La campagna #IamJustyna

cartello-polonia-aborto

Un'immagine, creata dall'artista Herzyk per la campagna in difesa dell'attivista polacca, ritrae la scena della donna soccorsa e gli agenti che attendono col marito fuori dalla porta di casa pronti a intervenire

L'attivista 47enne è impegnata da oltre 15 anni nelle battaglie pro aborto, ha fondando la prima chatroom della Polonia dove le donne potevano scambiarsi informazioni sulle poche possibilità di accedere all'igv ancora disponibili e dal 2019 è impegnata con ADT. Il collettivo, dopo l'annuncio del processo contro di lei, sta lanciando una campagna online multilingue, #IamJustyna, per promuovere la solidarietà e la sorellanza, così come per aumentare la consapevolezza internazionale sulla situazione delle donne in Polonia. "La legge sull'aiuto all'aborto ha lo scopo di isolare la persona che ne ha bisogno, di farla sentire sola.
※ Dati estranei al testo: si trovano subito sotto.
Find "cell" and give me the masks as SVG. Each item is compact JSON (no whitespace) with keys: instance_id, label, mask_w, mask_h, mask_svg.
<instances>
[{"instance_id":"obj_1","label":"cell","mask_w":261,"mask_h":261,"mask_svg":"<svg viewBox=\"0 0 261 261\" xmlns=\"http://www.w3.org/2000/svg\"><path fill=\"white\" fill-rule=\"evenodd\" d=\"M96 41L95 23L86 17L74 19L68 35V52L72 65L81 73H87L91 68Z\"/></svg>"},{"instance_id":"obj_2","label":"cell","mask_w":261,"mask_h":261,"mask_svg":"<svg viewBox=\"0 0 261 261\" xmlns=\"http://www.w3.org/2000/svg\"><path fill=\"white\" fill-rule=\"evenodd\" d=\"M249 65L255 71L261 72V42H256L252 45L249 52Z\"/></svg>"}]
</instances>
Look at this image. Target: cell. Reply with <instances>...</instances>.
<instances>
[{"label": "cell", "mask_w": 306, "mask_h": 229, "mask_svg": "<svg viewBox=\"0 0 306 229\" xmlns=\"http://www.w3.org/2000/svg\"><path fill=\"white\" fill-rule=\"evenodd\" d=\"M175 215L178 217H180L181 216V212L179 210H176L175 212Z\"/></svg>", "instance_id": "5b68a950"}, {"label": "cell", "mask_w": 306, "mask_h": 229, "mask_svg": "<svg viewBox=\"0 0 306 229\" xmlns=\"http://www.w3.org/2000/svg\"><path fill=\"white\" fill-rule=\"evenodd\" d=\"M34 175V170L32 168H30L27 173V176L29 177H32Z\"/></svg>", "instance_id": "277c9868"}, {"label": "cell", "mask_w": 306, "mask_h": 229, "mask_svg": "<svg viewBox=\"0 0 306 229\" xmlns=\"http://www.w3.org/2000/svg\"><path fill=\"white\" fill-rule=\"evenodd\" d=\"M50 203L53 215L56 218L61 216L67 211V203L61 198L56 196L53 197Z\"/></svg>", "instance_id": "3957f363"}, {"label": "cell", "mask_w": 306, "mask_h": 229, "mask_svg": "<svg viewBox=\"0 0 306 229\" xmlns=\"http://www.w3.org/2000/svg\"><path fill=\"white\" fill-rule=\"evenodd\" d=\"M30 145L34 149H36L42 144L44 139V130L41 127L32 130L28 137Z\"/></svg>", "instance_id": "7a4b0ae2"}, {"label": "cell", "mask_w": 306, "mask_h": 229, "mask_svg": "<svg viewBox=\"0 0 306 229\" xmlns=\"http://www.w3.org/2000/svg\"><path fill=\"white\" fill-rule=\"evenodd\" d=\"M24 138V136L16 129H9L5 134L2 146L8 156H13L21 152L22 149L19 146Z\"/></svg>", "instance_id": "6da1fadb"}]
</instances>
Noi vogliamo dimostrare che non sono sole. Che possono contare su di noi e sui loro amici e familiari". Anche Amnesty International Polonia si è schierato contro la decisione delle autorità di incriminare Wydrzyńska: "Accusare Justyna, paladina dei diritti umani, per il suo lavoro legittimo e la sua difesa dell' accesso all'aborto sicuro è inaccettabili! Le dure leggi che limitano l'accesso alle interruzioni di gravidanza in Polonia violano i diritti umani e mettono a rischio la salute e la vita delle donne, colpendo soprattutto le più povere. La Polonia deve intraprendere azioni urgenti per garantire che i diritti umani delle donne siano pienamente realizzati, compreso l'accesso sicuro all'aborto, e fermare le molestie, le intimidazioni e le accuse contro Justyna e altre persone il cui lavoro e le cui azioni, conformi agli standard internazionali e basate sulle linee guida dell'OMS, possono salvare vite e salute. Chiediamo che le accuse contro Justyna per aver sostenuto l'accesso all'aborto sicuro siano ritirate" ha scritto l'organizzazione umanitaria sui social.